**Page text:**
* * * * * * * * *

July 30, 2023
Matthew 6:5-15 (READ AS WE GO)
Notes:
- We have covered verses in this section of the Sermon out of order.
- The KJV has the doxology, “For thine is the kingdom, and the power, and the glory, for ever. Amen.” This ending appears in many ancient manuscripts, but “It was not original.” (Utley) “Evidently, pious scribes added it later to make the prayer more suitable for use in public worship. They apparently adapted the wording of David’s prayer in 1 Chronicles 29:11.” (Constable, cf. Blomberg, 120, et al.)
The title of the sermon is “Kingdom Competency: Fasting, Giving, Praying, pt 2.” We are in the middle of the illustrations, instructions and applications that Jesus used to teach His audience against “acting out” righteousness before people and how to do rewardable righteous acts. The consequence of failing in these commands of righteousness is to have future rewards wiped away from our accounts. Jesus’ instructions for perfection called for righteous acts in three core elements of “Jewish piety,” fasting, prayer, and giving.1 These acts are are not suggestions but are instead assumed to be a part of the community of God. Do these things of righteousness, but --Jesus warned-- “Beware of practicing your righteousness before other people in order to be seen by them.” (6:1) You’ll remember Carson’s recap from last week: “Be perfect, but be careful.” ¶ After we look at Jesus’ warnings against prayer for show, we will be covering the Model Prayer, more often called The Lord’s Prayer. The value of these warnings and this prayer model Jesus gave us in invaluable. Many people have been saved from self-centered prayer because of this example. There would also be a significant gap in the Church without it. So I am looking forward to looking at this passage with you this morning.

* * * * * * * * *

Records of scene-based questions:
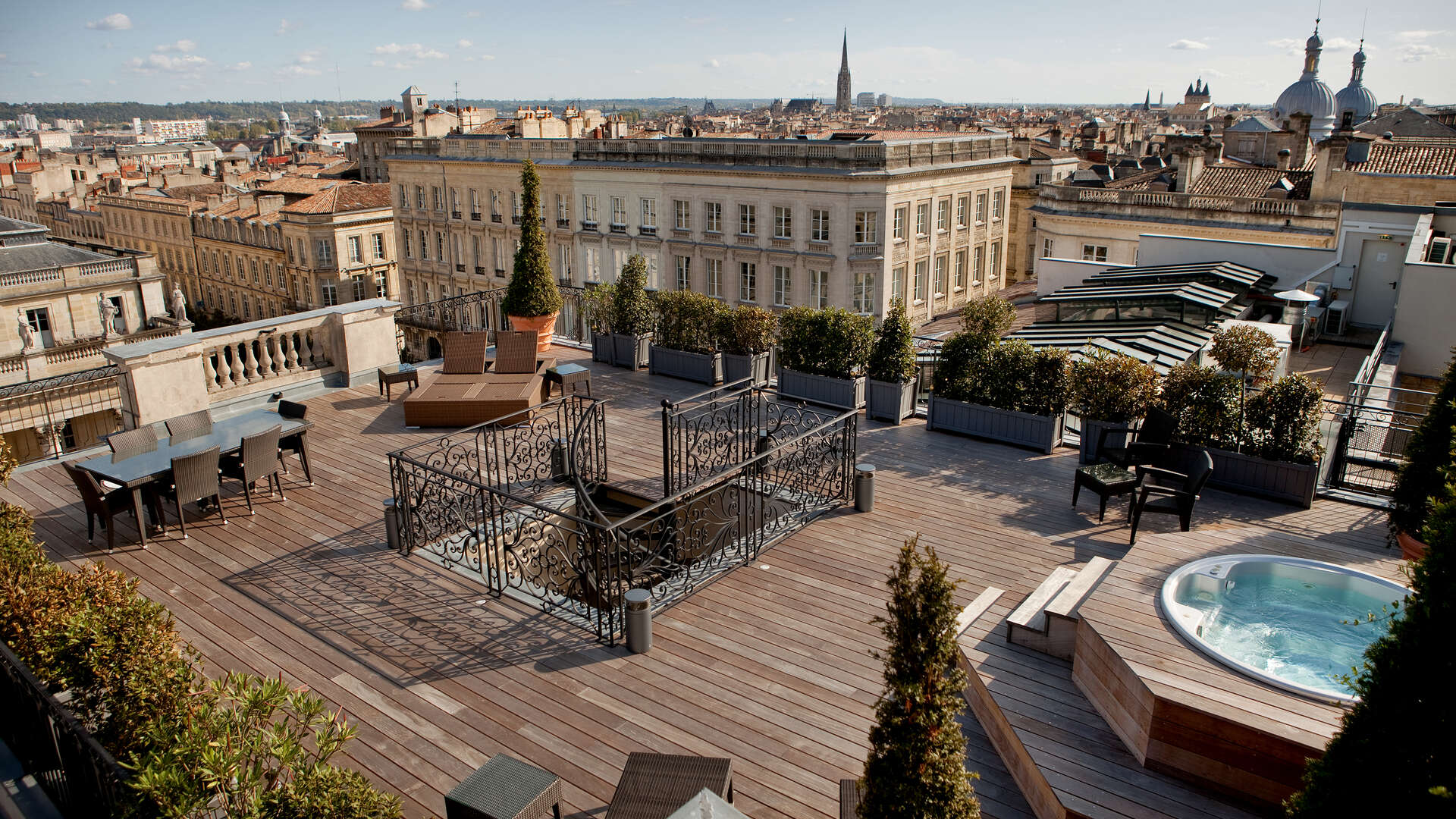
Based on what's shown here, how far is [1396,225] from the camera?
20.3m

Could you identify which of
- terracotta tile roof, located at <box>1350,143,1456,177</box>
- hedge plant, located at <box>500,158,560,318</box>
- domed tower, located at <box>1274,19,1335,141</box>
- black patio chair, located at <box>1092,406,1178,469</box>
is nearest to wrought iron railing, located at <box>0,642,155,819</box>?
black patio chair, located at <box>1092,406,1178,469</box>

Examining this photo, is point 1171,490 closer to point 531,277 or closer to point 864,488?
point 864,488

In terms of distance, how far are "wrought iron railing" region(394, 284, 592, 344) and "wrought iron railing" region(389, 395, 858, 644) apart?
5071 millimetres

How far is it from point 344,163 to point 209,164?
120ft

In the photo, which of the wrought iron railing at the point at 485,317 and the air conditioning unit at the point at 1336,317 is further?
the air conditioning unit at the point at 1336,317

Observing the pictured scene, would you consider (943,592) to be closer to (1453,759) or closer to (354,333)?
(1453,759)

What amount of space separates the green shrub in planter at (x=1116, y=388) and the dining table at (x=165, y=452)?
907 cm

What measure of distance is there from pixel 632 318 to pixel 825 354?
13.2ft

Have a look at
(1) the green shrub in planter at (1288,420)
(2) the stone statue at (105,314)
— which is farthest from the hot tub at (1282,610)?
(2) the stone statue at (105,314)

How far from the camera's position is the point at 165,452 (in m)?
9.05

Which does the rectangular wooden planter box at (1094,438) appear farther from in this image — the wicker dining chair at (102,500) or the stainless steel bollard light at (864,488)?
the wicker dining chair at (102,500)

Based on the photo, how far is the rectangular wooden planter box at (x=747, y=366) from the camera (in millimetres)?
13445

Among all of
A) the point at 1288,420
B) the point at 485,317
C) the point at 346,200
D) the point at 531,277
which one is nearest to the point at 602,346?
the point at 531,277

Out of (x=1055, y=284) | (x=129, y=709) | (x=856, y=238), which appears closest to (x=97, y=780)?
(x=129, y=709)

* * * * * * * * *

**Written request A:**
Answer these questions from the sermon notes, one a line:
(i) Which Bible passage is named at the top?
(ii) Whose prayer did scribes apparently adapt for the doxology, according to Constable?
(iii) What is the title of the sermon?
**Written request B:** Rewrite everything from "July 30, 2023" down to "120, et al.)" in the sermon notes, putting "copyists" in place of "scribes".
**Written request C:** Which core elements of "Jewish piety" do Jesus' instructions cover, according to the sermon notes? List them all.
Nothing in the listing is needed for this work.

**Task solution A:**
(i) Matthew 6:5-15
(ii) David's prayer in 1 Chronicles 29:11
(iii) "Kingdom Competency: Fasting, Giving, Praying, pt 2."

**Task solution B:**
July 30, 2023
Matthew 6:5-15 (READ AS WE GO)
Notes:
- We have covered verses in this section of the Sermon out of order.
- The KJV has the doxology, “For thine is the kingdom, and the power, and the glory, for ever. Amen.” This ending appears in many ancient manuscripts, but “It was not original.” (Utley) “Evidently, pious copyists added it later to make the prayer more suitable for use in public worship. They apparently adapted the wording of David’s prayer in 1 Chronicles 29:11.” (Constable, cf. Blomberg, 120, et al.)

**Task solution C:** Fasting, prayer, giving